Tag: marine reservoir effect

Repton Revisited

There is no doubt that Repton was an important place to the Mercians and was also the site where the Viking Great Army overwintered in 873-874.  Repton is frequently mentioned as a place where Mercian kings granted charters and the churchyard at Repton contains several graves that are distinctively Scandinavian.

The site around the Church was excavated by the Biddles between 1974 and 1980.  Their conclusion was that the church was part of a defensive D shaped enclosure that had housed the Great Army.  A nearby mausoleum was excavated and found to contain the bones of at least 264 individuals and the Biddles postulated that these individuals were part of the Great Army.  However, the initial radiocarbon dates did not support this with some individuals appearing to have died in the 8th century.  Cat Jarman looked at the bones again and concluded that many of the individuals had consumed a mostly marine diet and this had distorted the radiocarbon dates (the marine reservoir effect).  When she corrected the radiocarbon dates for this effect all the individuals now had a date of death that was compatible with death around 873/874.

The D shaped enclosure

In their recent book ‘The Viking Great Army and the Making of England’, Julian Richards and Dawn Hadley (2021) question some of the conclusions about the D-shaped enclosure.  The archaeology is complicated by the presence of ditches belonging to the bailey of the 12th century castle and Richards and Hadley believe it is possible that the archaeology may have been misinterpreted. To clarify this the excavation archive would need to be studied.  It is possible that there never was a D shaped enclosure.
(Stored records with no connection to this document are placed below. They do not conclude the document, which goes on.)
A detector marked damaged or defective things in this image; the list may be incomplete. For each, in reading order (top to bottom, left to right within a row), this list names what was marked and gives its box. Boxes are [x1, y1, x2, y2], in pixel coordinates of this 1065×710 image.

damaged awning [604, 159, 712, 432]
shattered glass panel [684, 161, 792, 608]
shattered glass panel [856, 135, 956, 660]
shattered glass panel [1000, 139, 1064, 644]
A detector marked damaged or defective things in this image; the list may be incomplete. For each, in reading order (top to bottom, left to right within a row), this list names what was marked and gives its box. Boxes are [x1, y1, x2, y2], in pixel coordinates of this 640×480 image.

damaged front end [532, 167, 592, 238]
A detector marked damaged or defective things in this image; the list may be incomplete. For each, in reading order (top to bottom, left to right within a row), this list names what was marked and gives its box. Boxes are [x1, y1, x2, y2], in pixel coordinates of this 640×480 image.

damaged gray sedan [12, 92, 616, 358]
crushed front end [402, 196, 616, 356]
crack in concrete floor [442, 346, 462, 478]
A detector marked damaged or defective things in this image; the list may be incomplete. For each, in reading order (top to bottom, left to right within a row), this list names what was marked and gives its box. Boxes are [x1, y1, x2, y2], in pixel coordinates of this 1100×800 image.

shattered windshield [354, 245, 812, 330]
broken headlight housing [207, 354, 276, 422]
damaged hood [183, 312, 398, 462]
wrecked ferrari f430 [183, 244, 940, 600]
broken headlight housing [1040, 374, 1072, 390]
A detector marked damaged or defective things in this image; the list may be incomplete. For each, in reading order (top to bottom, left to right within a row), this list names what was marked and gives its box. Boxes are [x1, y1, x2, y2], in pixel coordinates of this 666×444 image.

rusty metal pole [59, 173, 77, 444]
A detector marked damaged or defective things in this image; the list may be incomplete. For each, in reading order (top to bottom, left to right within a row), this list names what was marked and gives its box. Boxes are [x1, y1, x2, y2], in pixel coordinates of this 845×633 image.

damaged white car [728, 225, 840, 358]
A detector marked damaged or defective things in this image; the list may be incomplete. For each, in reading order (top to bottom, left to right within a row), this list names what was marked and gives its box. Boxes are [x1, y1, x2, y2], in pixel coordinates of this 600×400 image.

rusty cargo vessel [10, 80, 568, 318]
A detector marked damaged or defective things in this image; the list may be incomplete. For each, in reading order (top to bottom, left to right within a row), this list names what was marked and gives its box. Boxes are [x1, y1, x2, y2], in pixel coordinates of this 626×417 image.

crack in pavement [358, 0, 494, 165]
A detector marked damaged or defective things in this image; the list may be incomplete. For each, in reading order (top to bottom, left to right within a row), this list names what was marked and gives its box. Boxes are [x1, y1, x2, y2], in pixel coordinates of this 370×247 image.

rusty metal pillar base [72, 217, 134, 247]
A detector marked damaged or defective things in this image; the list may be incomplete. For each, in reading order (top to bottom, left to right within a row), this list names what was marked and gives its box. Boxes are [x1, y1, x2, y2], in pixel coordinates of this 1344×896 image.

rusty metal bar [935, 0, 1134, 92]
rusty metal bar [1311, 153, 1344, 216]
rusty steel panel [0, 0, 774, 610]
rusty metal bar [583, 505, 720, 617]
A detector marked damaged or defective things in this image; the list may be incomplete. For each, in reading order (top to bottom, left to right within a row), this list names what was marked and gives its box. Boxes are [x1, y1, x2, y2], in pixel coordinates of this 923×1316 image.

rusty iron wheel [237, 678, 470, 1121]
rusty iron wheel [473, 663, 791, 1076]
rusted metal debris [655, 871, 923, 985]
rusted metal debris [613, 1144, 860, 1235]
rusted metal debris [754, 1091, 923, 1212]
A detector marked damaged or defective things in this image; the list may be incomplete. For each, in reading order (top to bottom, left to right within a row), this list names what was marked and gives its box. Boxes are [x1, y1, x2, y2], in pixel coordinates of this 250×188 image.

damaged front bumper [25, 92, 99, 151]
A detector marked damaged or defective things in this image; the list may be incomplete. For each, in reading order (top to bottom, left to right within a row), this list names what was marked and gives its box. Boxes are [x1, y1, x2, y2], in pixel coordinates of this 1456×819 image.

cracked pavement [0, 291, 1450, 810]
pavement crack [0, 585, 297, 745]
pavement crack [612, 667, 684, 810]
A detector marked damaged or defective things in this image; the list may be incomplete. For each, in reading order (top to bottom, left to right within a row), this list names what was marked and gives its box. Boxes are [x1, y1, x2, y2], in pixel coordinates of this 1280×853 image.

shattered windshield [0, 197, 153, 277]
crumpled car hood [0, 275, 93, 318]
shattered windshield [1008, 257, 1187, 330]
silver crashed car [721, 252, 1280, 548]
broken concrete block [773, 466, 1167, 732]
Did those buried in the mausoleum really have a marine diet?

The Great Army had been in England since 865.  Their known overwintering sites were not near the sea and there is no evidence that they brought in vast quantities of fish for the 5000 or so members of the Great Army to eat.  They appear to have lived off the tribute brought to them or foraged for in the local area.  However, according to Cat Jarman, the isotopic evidence is that many of those buried in the mausoleum did have a diet with a significant marine food content.  This is based upon C13 content of bone collagen which turns over about every 10-15 years.  After 8 years in England there wouldn’t be much evidence left of a marine diet and this is the result obtained from samples sent to the University of Utrecht. The results from five samples indicated a marine food content of around 10%.  A larger number of samples were analysed by the Oxford Radiocarbon Accelerator Unit but the same five samples indicated a marine food content of between 15 and 28%.  The authors felt that the Utrecht figures were less reliable than those from Oxford, and only used the Oxford C13 results to calculate percentage marine diet content and revised radiocarbon dates that took into account the marine reservoir effect. A number of assumptions were made in the calculation and these had a significant impact on the precision of the results.

The revised radiocarbon dates were impacted in two ways.  The dates became less old and the dates became less precise.  Take sample G529 for example.  The original radiocarbon date was 670-770.  Taking into account marine reservoir effect the dates become 690 to 939.  The range of possible dates has changed from 100 years to 249 years so almost any measurements will now include the 873/874 dates.  Simply by including the marine reservoir effect in the calculation, the hypothesis that all the bones relate to the overwintering of the Great Army is now possible.  This is very poor use of science.

So, in summary, the evidence for a D shaped enclosure is not convincing and the evidence that all the people buried in the mausoleum belonged to the Great Army is also a bit shaky.